This week’s critical drubbing of Windows Mobile 6.5 may give Redmond something to smile about.
Back in the day, Microsoft used to get it in the neck from the Feds, from the developer community and from the industry at large. It seemed that whatever they did provoked ire. From their heavy handed negotiations with PC manufacturers, to their wilful bundling of useful new features into their market dominating operating system.
How times have changed. These days, it just doesn't seem sporting to bait Microsoft. They appear to have lost the search engine wars (with Bing proving to be more of a Blip); they've lost the digital music wars (with Apple enjoying Windows-like market domination for their ubiquitous iPod & iTunes ecosystem); and then there's the sorry tale of Windows Mobile - a product that is hard even for Steve Ballmer to love.
So what's eating Microsoft? They have some of the best and brightest minds in the world cooped up in their Redmond campus, and yet, time after time, they appear to fail to deliver, ceding one sector after another to an arch rival… Or do they?
Superficially, Microsoft may not seem much like a possum. After all, possums are cuddly-looking and cute, whilst Microsoft is testosterone-charged and sweaty. But perhaps they have more in common than meets the eye. North American possums (or technically "opossums") have developed the remarkable ability of feigning sickness and injury to evade a predator: they "play possum", exhibiting the unsavoury behaviour of looking and even smelling like a sick or dead animal, thus repelling their enemies.
Could Microsoft be employing a similar strategy?
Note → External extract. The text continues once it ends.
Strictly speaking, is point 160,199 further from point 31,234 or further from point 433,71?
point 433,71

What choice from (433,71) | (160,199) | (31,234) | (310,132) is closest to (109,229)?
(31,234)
Certainly, their predators’ attentions are elsewhere. President Obama's new antitrust czar at the Department of Justice, Christine Varney, is famously quoted as saying "For me, Microsoft is so last century. They are not the problem." Instead, the U.S. economy will see problems "potentially with Google."
The truth is that Microsoft's high profile failures mask their rude health and notable success. It's a significant but oft-overlooked fact that Microsoft earns money on the sale of every iPhone, through its Exchange ActiveSync Licensing Program. As Apple, Palm and Blackberry battle it out for domination of the emerging mainstream smartphone sector, you can rest assured that Microsoft will win regardless the outcome, since interoperability with Exchange is a prerequisite for the success of any handset. And that means a healthy Microsoft tax on every handset and server sold. That poor old possum, Microsoft, must be weeping all the way to the bank with Apple's recent success.
Far from losing sleep over the poor reviews garnered for Windows Mobile 6.5 this week, perhaps the folks at Redmond were uncorking the champagne, as another brilliant, yet dastardly strategy reaches fruition.